In the current round of negotiations, a memorandum of understanding was signed between the two parties.

It sets out a sort of “road map” of the points to be agreed upon. The next round of talks will take place from September 3 to 6. Seven points were agreed upon in the memorandum: political rights for all; electoral guarantees; lifting of “sanctions”; respect for the Constitutional State; political and social coexistence; protection of the national economy; and guarantees for the implementation and follow-up of the agreements.

The point referring to the lifting of economic sanctions is of special importance, since, in the words of Benigno Alarcón Deza -director of the opposition media politikaucab- it is both the main point of Chavismo’s demands and “the most important pressure on the government and the only point of leverage”.

On this point, the memorandum proposes an agreement on “the need for sanctions against the Venezuelan State to be lifted, vindicating independence, freedom, sovereignty, immunity, territorial integrity and national self-determination as inalienable rights of the nation”. In this way, as stated by Franco Vielma, “a commitment is established by the parties in the recognition of the blockade of the country as a harmful act of external interference.”

It should be recalled that the negotiation table in Mexico is being held simultaneously with the electoral process called for November 21, in which governors and mayors will be elected for the period 2021-2025. Currently, from August 9 to 29 of the same month, the nomination stage of the competing lists is taking place.

The PSUV has already registered its candidates, which were selected through Open Primary Elections (EPA) within the Party. The primaries have been transformed into a great campaign of political debate and mobilization of the ranks of Chavismo; a process that enables a generational replacement and a reorganization of the party’s power structure.

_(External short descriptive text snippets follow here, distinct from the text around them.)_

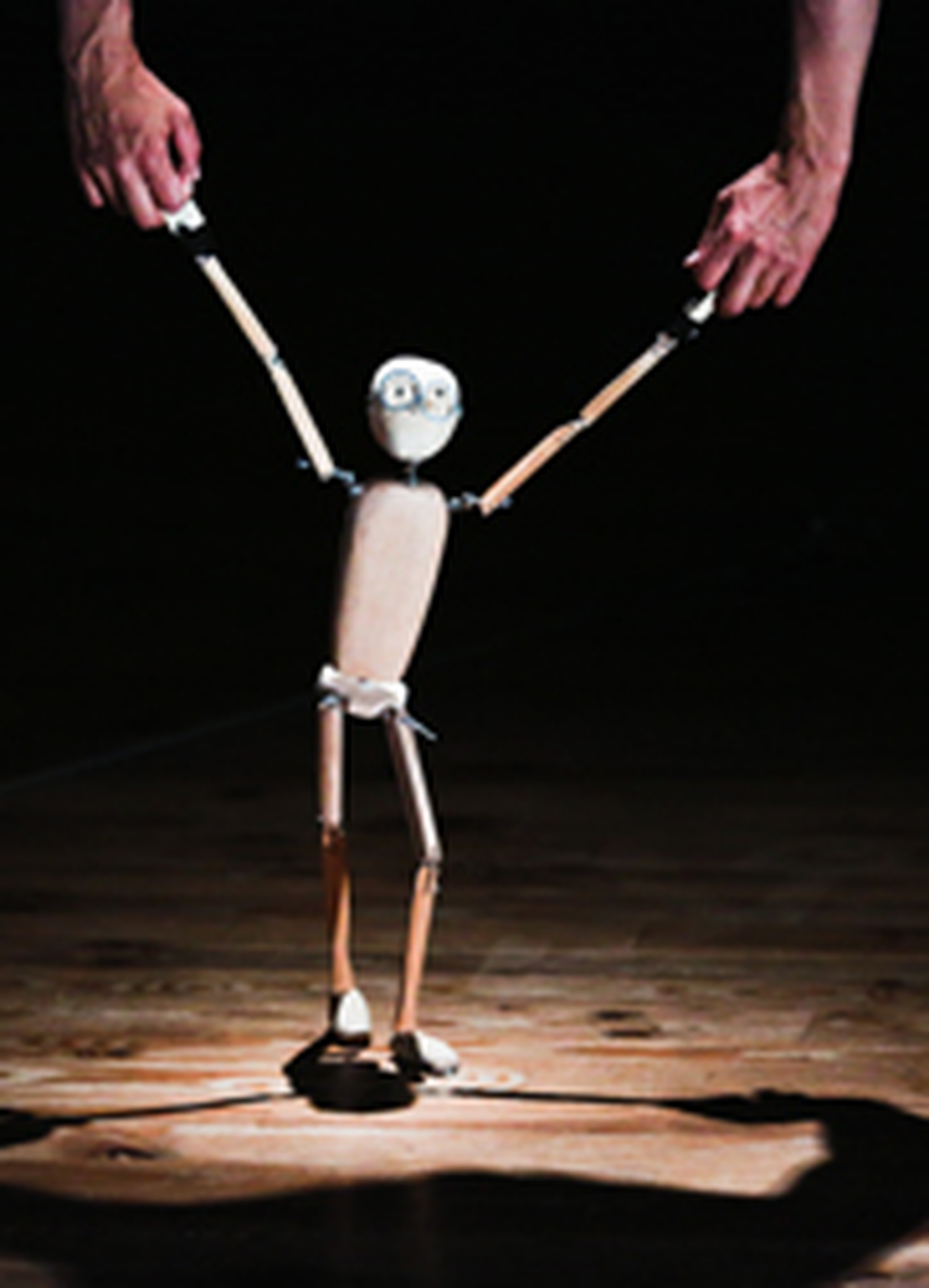 Spectacle enfants - Ernest la marionnette_Alpe d'Huez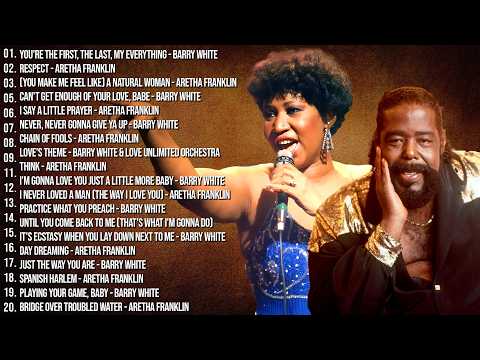 The Kings of Soul: Barry White & Aretha Franklin’s Greatest Hits (Timeless Classics)
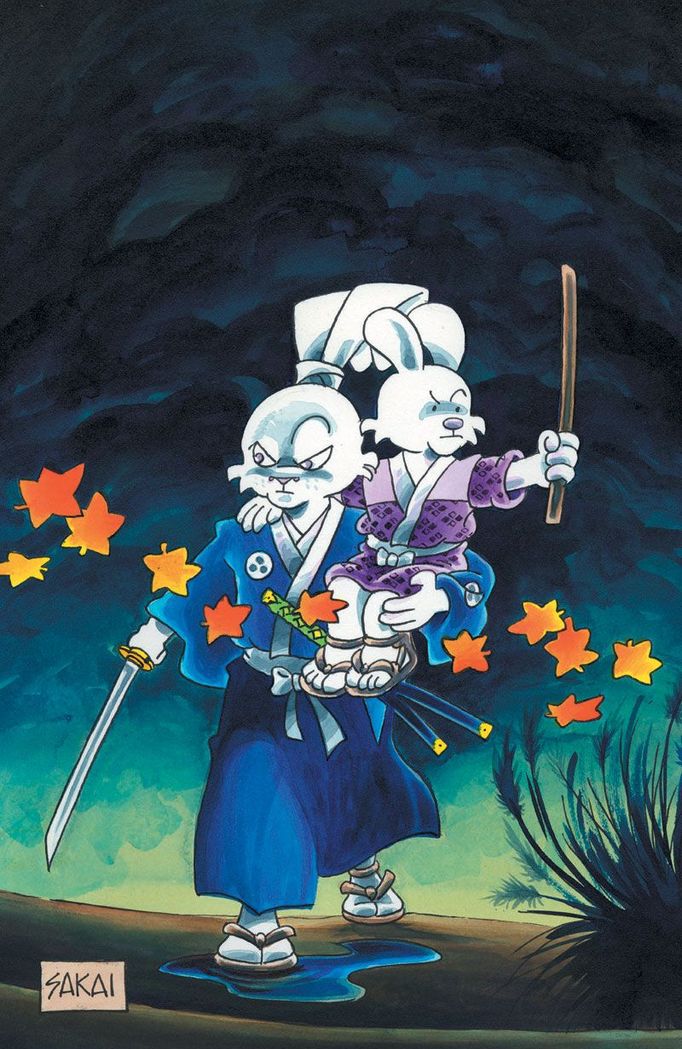 Stan Sakai: Usagi Yojimbo - Matka hor.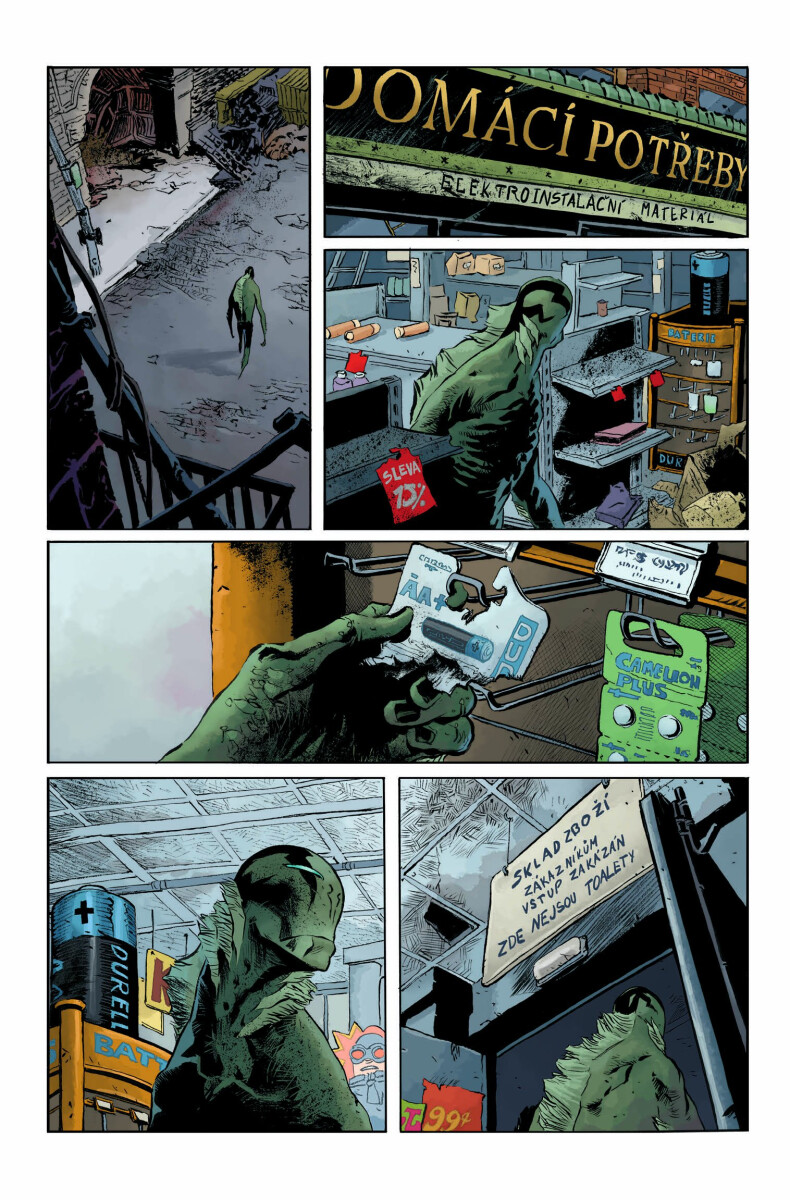 Abe Sapien 8 - Pusté pobřeží - Mike Mignola (obrázek 5)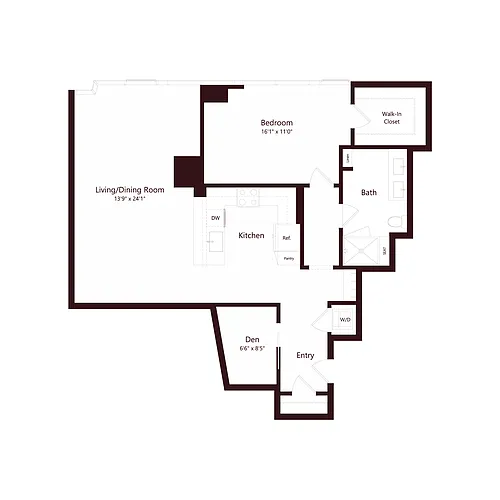 Floor plan Jasper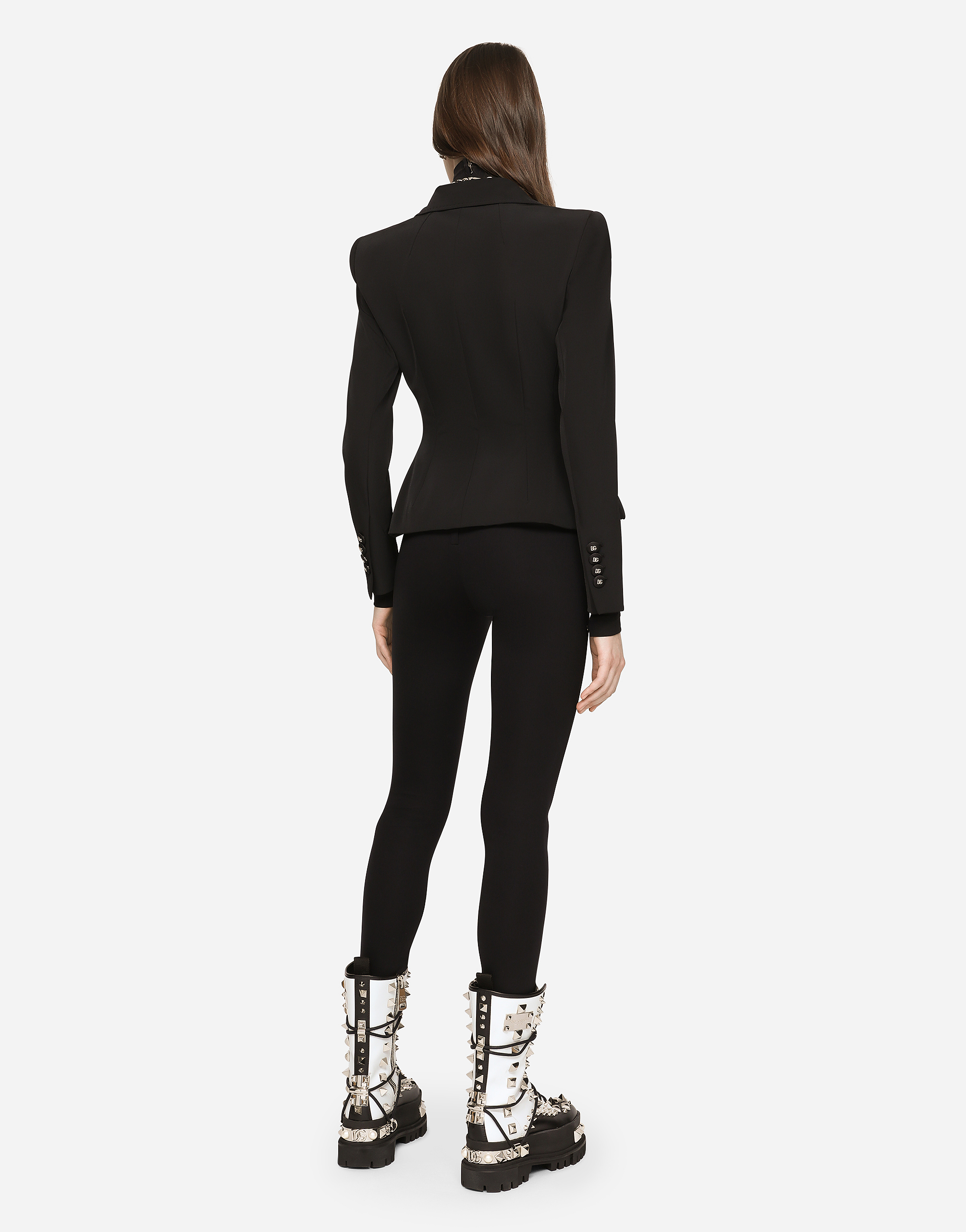 Dolce & Gabbana Jacket In Black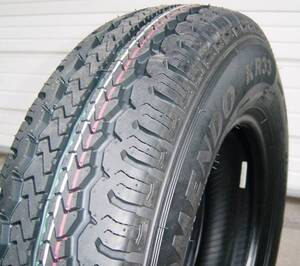 ■ 即日発送 こりゃ安い! 2024年製 ケンダ バンラジ KR33 145/80R12 80/78N 新品1本 ■【出品=在庫OK!】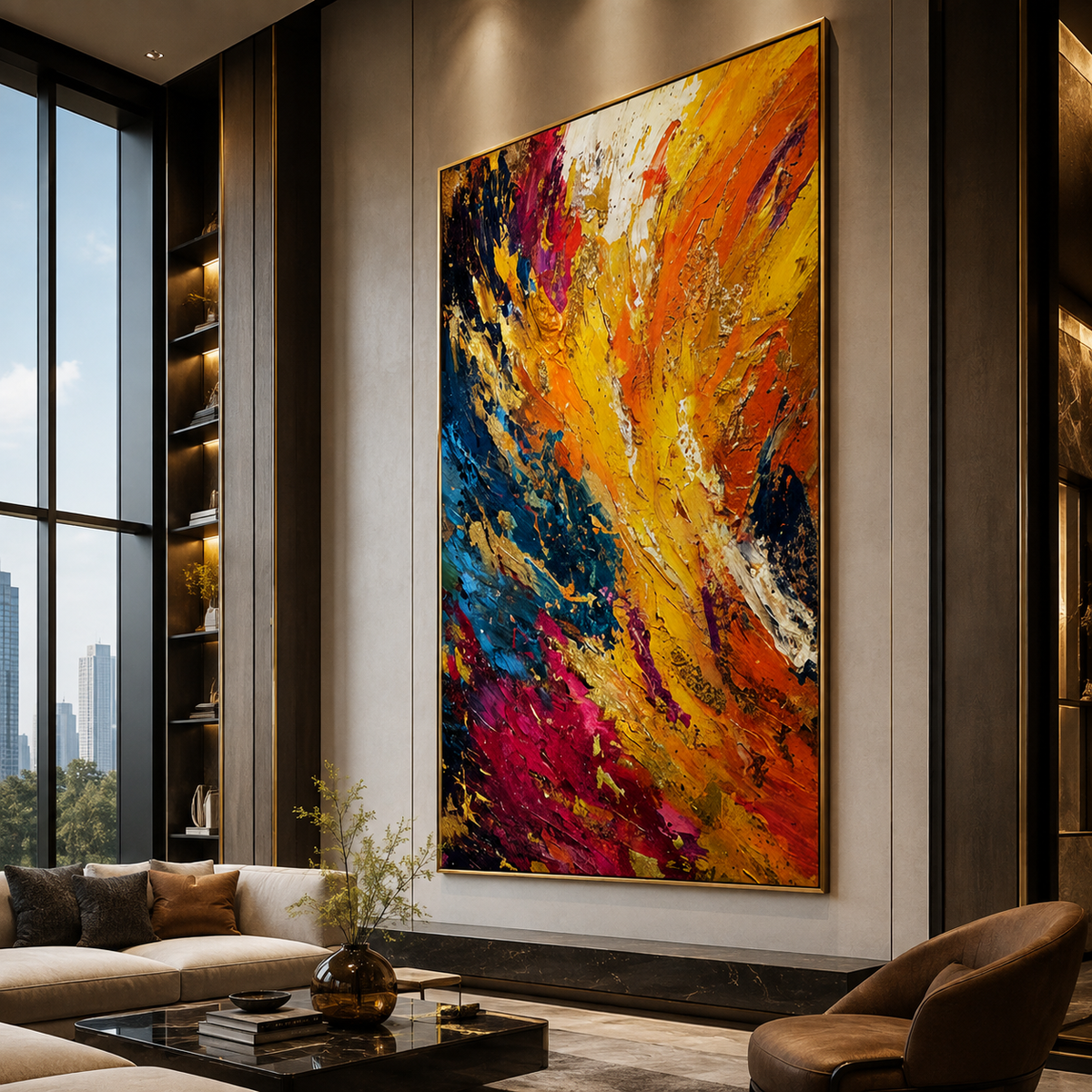 AVIORART New Dawn Wall Art Canvas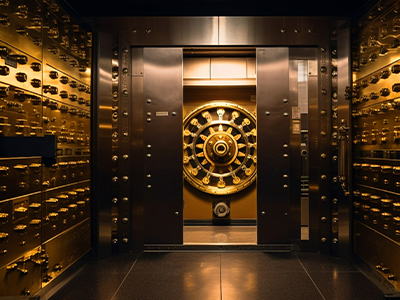 Protecting Wealth vault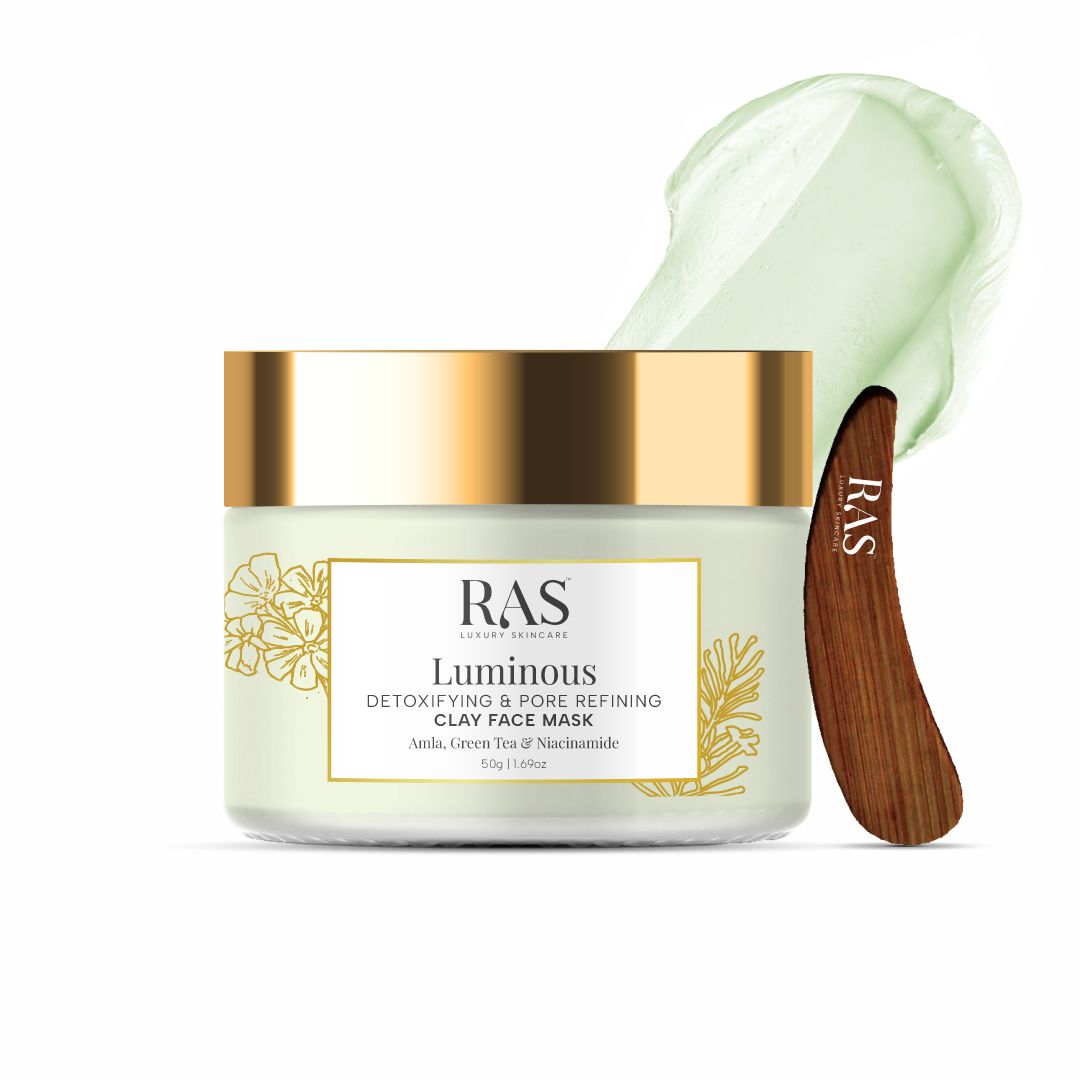 Luminous Detoxifying & Pore Refining Clay Face Mask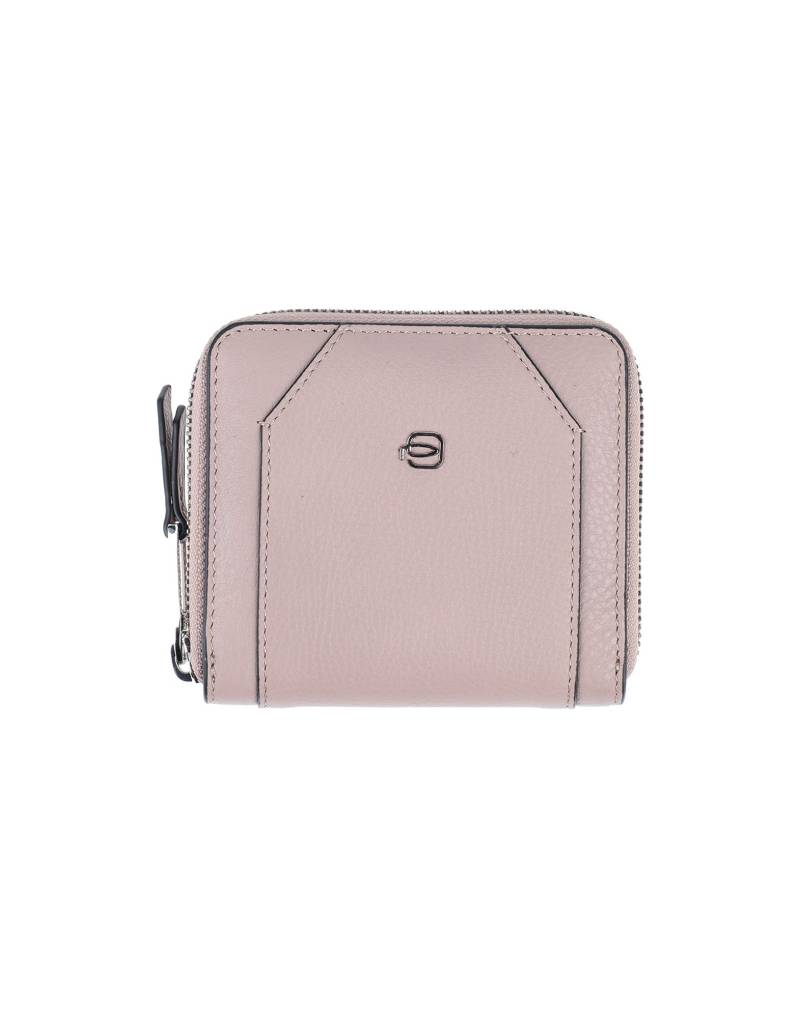 PIQUADRO Brieftasche Damen Hellbraun von PIQUADRO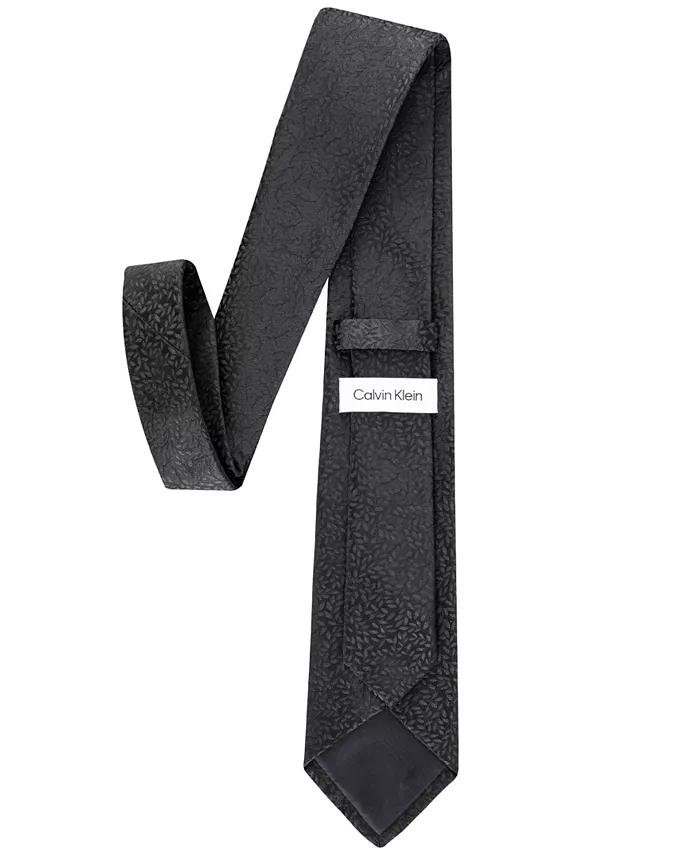Calvin Klein Men's Eastwood Botanical Tie Men's Fashion & Accessories
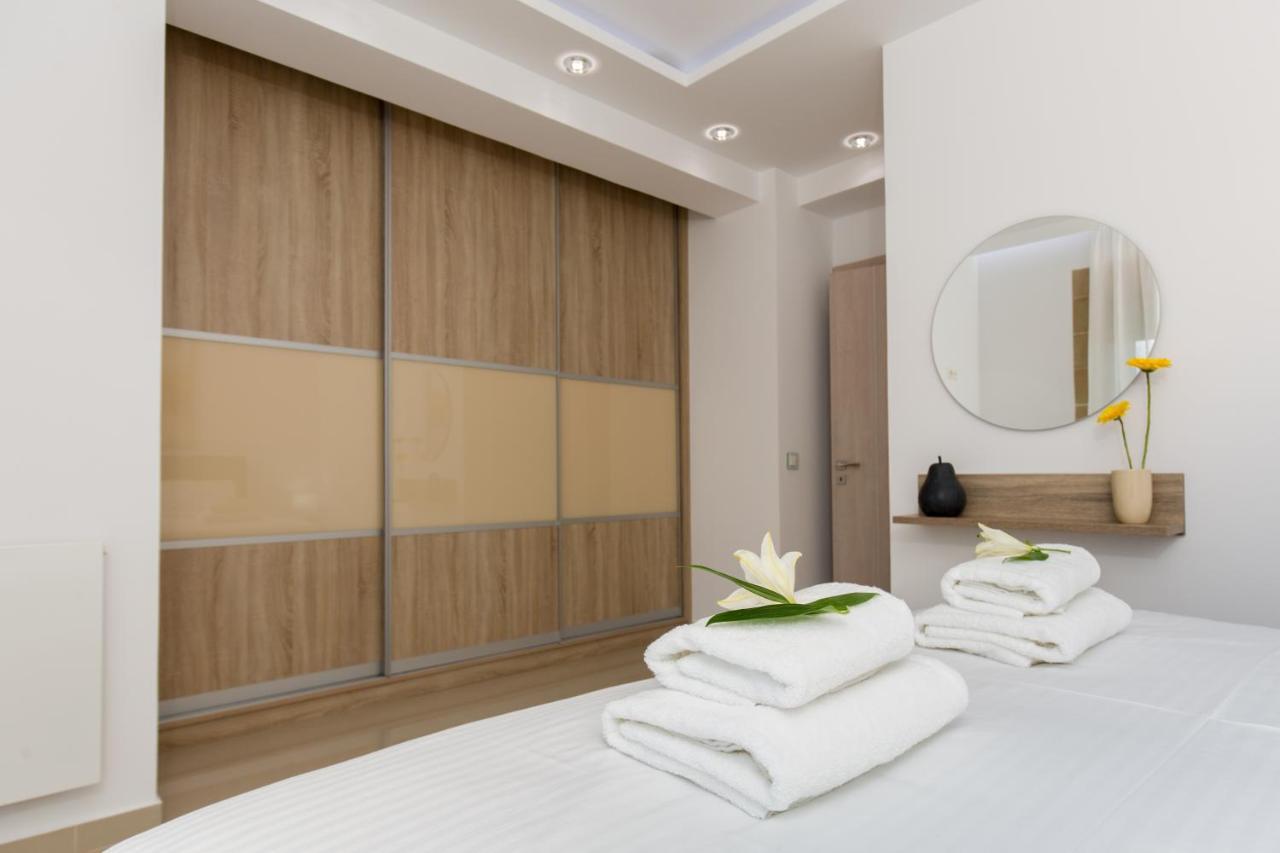 Larimar Luxury Sea View Villa Kissamos Luaran gambar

On the other hand, Nicolás Maduro, President of the PSUV, has been indicating that the party militancy should focus on the construction of the Communal State, Chávez’s legacy and strategic project.

The international follow up of the dialogue tables will be a pressure point for them to reach some port and not be shipwrecked. It remains to be seen if the right wing changes its tactics in pursuit of the construction of an electorally competitive alternative that tries to collect a good part of the uneasiness it itself caused or if, on the contrary, it will be identified as the main responsible party. Be that as it may, the change of play by the opposition does not mean the renunciation of its strategic objective: the overthrow of the Bolivarian Revolution.